Exploitation of this vulnerability would require that a malicious iFrame hosted on the same page as a Ceros iFrame is specifically targeting Ceros content to perform an XSS attack on the parent page. While this is an unlikely scenario, it would have been theoretically possible prior to this patch release.
Solution
At 4 PM EDT on August 2, 2019, Ceros released a patched build to its production environment to remediate the vulnerability and took additional steps to revise how embedded experiences speak to the scroll proxy. This response was immediate and the Ceros team was able to remediate this vulnerability within 24 hours of discovery.
If you are using a standard Ceros embed code, you don’t need to do anything.
However, if you are self-hosting the Scroll Proxy, you will need to re-export to upgrade to the patched version to remediate this vulnerability.
Safeguards
Ceros is performing a full root cause analysis and a formal review of security testing procedures to avoid this type of vulnerability in the future.
If you discover a vulnerability in any Ceros product, please let us know at security@ceros.com.
Should you have any questions or need help remediating this vulnerability, please email support@ceros.com.
XSS Vulnerability: Exported Experiences
Summary
Ceros has released a security update to resolve one cross-site scripting (XSS) vulnerability affecting Internet Explorer browsers and exported, self-hosted Ceros Experiences.

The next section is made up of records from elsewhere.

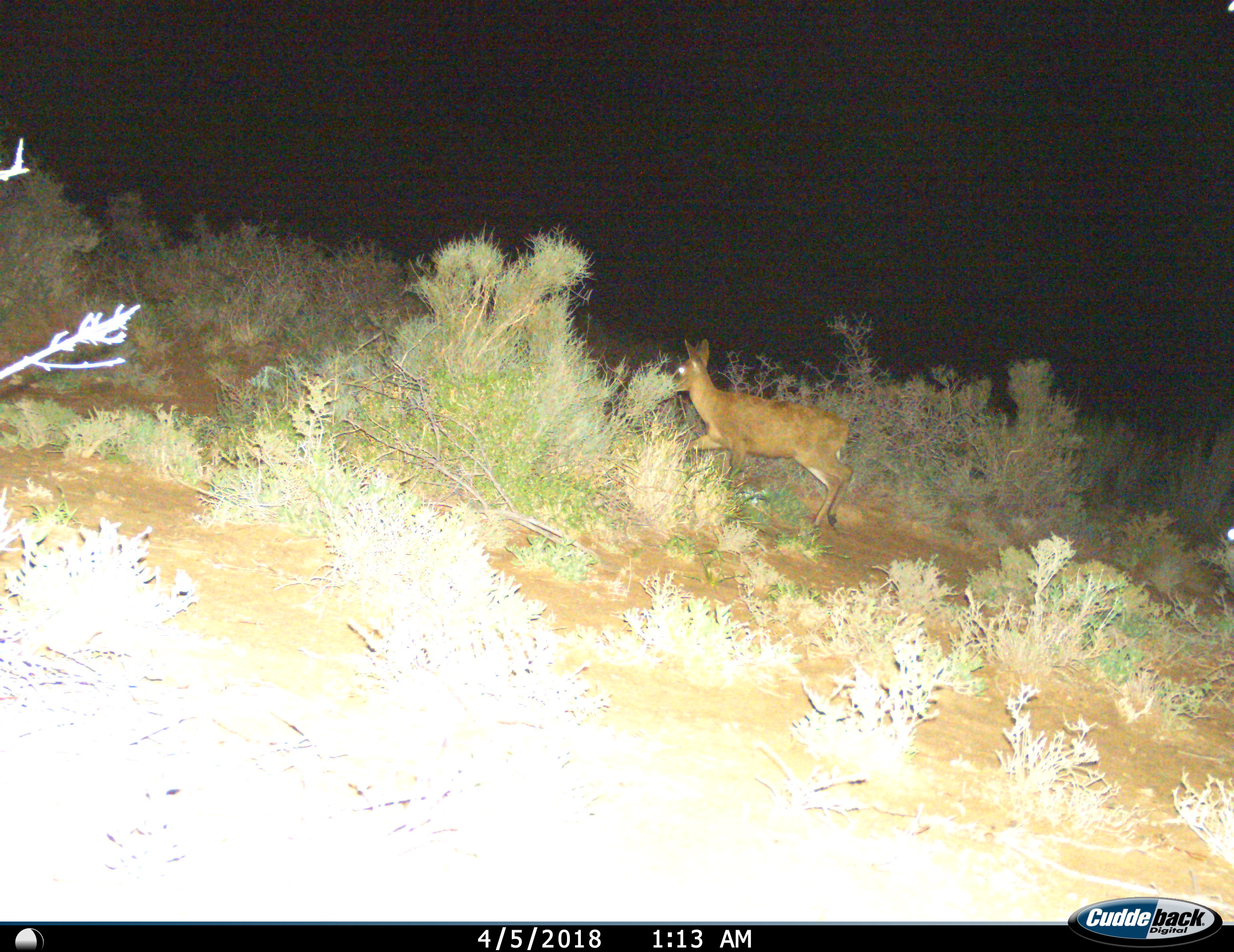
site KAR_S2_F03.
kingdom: Animalia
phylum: Chordata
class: Mammalia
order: Artiodactyla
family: Bovidae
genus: Sylvicapra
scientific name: Sylvicapra grimmia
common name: common duiker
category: duikercommongrey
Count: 1.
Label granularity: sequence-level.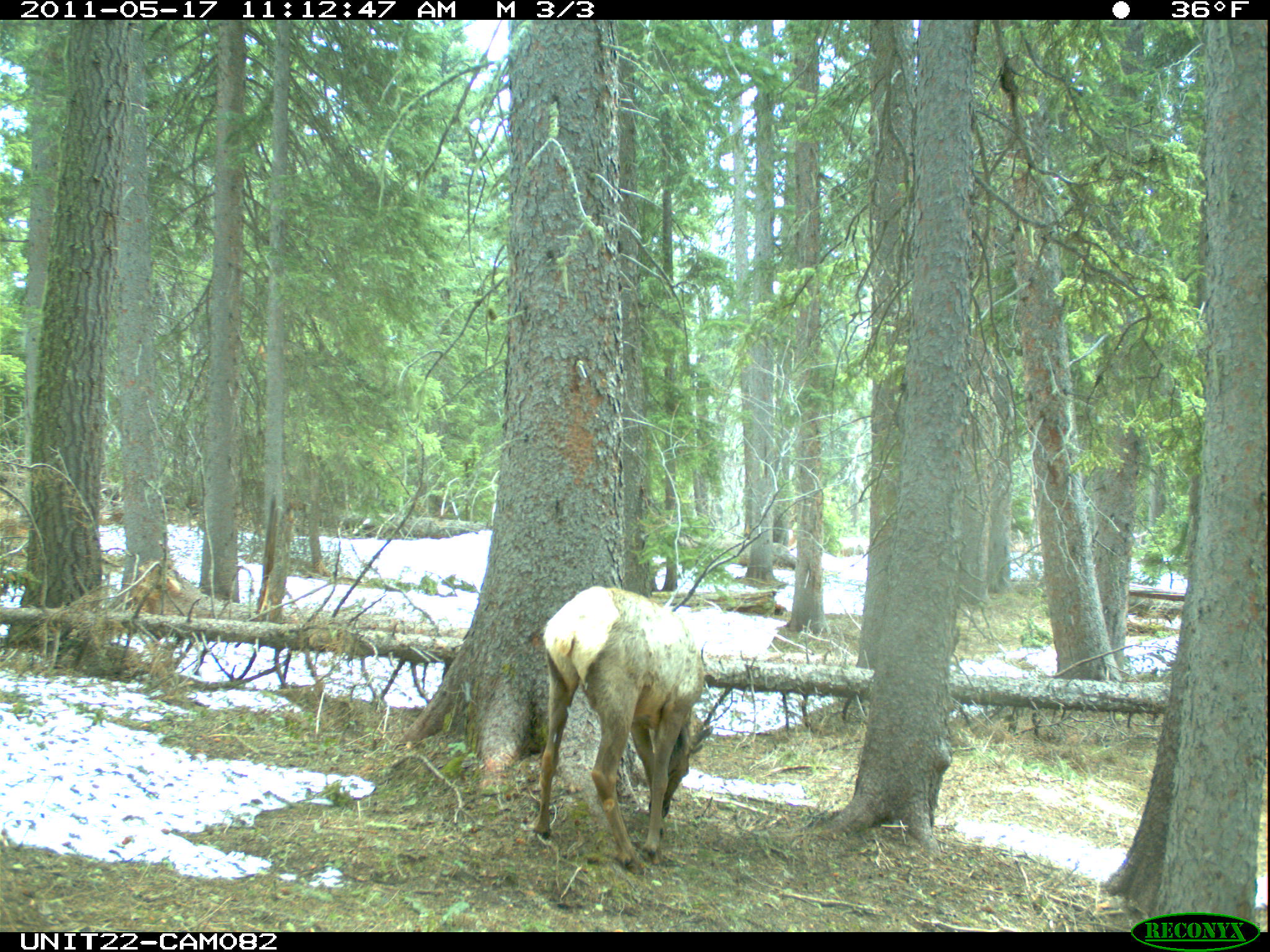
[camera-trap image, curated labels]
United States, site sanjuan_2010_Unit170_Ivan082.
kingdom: Animalia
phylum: Chordata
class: Mammalia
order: Artiodactyla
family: Cervidae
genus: Cervus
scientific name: Cervus elaphus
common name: red deer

XSS attacks allow an attacker to run malicious javascript on another user’s browser. The malicious script could capture cookies or session tokens, or rewrite the content of the page. A vulnerability refers to the possibility of exposure to an XSS attack. Read more about XSS here.
Analysis
Ceros confirmed a Proof-of-concept (PoC) code that demonstrates a theoretical exploit of this vulnerability (PoC available upon request).
Ceros is not aware of any successful exploitation happening in the wild or of any breach of internal or customer data.
Solution
At 10 PM EDT on July 31, 2019, Ceros released a patched build to its production environment to remediate the vulnerability for any newly exported experiences. This response was immediate and the Ceros team was able to remediate this vulnerability within 24 hours of discovery.

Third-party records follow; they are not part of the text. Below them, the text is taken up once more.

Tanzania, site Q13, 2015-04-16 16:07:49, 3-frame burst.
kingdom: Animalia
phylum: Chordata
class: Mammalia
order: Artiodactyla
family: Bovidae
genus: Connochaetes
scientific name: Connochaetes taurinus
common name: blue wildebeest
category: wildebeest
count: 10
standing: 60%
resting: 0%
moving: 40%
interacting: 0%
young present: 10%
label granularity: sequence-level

Because exported Ceros content is no longer managed by Ceros, we are unable to retroactively apply this fix to experiences exported prior to 4 PM EDT on August 2nd, 2019.
In order to completely resolve your vulnerability, you must re-export and replace all Ceros Experiences that are hosted outside of Ceros, as well as any CDE files that you are self-hosting. Please consult our guide to exporting experiences.

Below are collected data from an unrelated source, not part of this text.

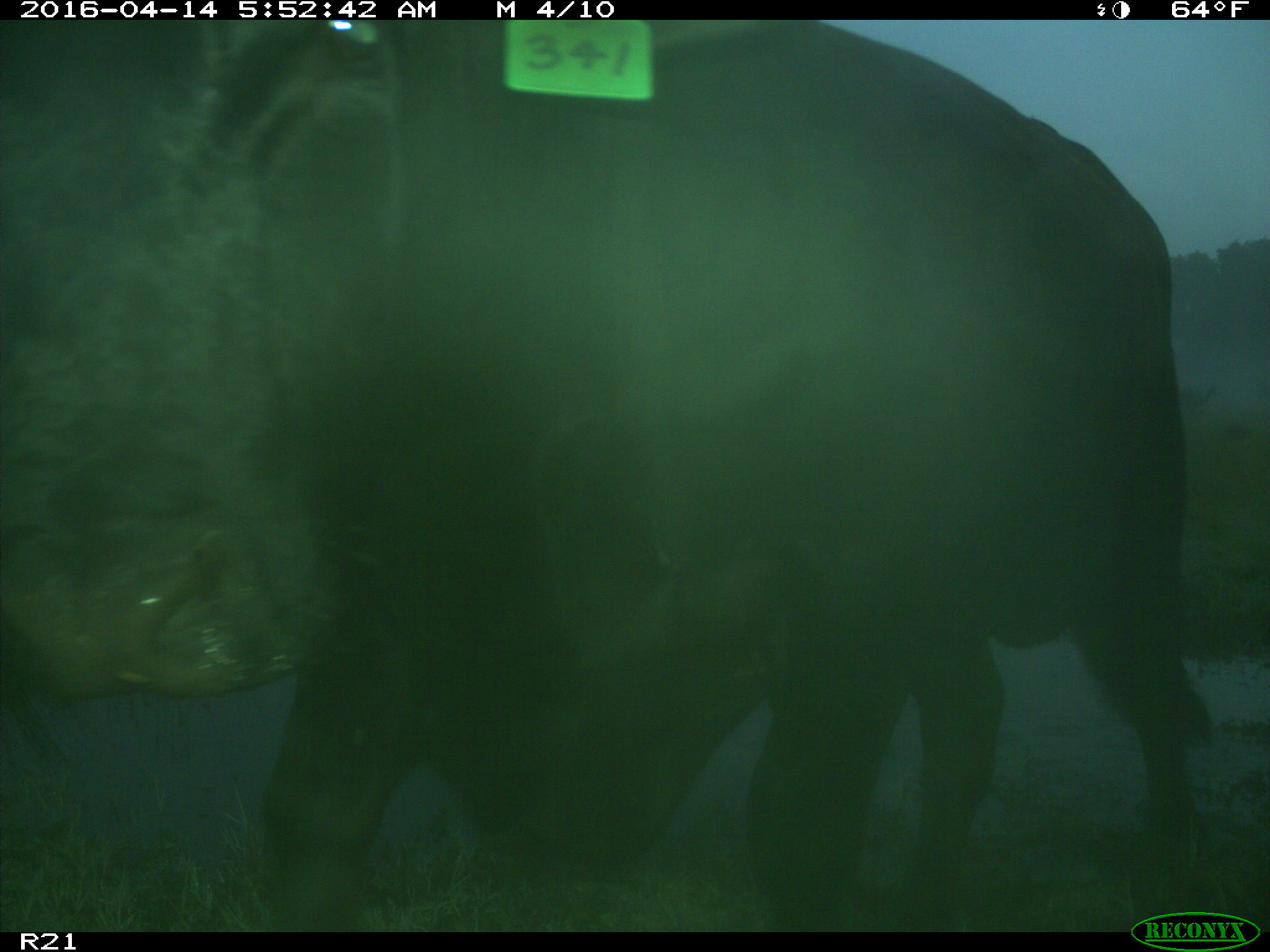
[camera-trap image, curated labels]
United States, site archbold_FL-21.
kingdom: Animalia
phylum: Chordata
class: Mammalia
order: Artiodactyla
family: Bovidae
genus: Bos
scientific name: Bos taurus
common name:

If you have a large quantity of experiences to export, we have developed a script that can patch all exported experiences. This script can only be run by a developer or a system administrator. If you have such a person, please reach out to support@ceros.com for more information.
Safeguards
Ceros is performing a full root cause analysis and a formal review of security testing procedures to avoid this type of vulnerability in the future.
If you discover a vulnerability in any Ceros product, please let us know at security@ceros.com.
Should you have any questions or need help remediating this vulnerability, please email support@ceros.com.
Account Color Palette
In addition to the Experience Color palette, Studio users now have the ability to save a color swatch to be shared across experiences. Any color added to Account Colors within an experience will immediately be available in the palette, across all other experiences in the account.
Google Tag Manager User Toggle
We now allow users to toggle the initialization of Google Tag Manager on an embedded page view. In the case that the parent page is already configured with Google Tag Manager/Google Analytics, you may disable this feature to prevent double reporting of page views.
Log GTM/GA calls to browser console in Previewer
For accounts that have configured Google Analytics/Google Tag Manager, we will now display all submitted calls in the Browser console when using Ceros Previewer. This will allow you to preview both your experience and your data to ensure your analytics integration is configured correctly.
ChartBlocks for Ceros
Our ChartBlocks integration now allows users to view and embed charts through a new integration panel in the Studio. This integration only supports embedding; users will need to go directly through their ChartBlocks account to create or modify a chart.
All Ceros clients have the Enterprise ChartBlocks plan included at no cost. Please contact your Customer Success Manager to enable your integration.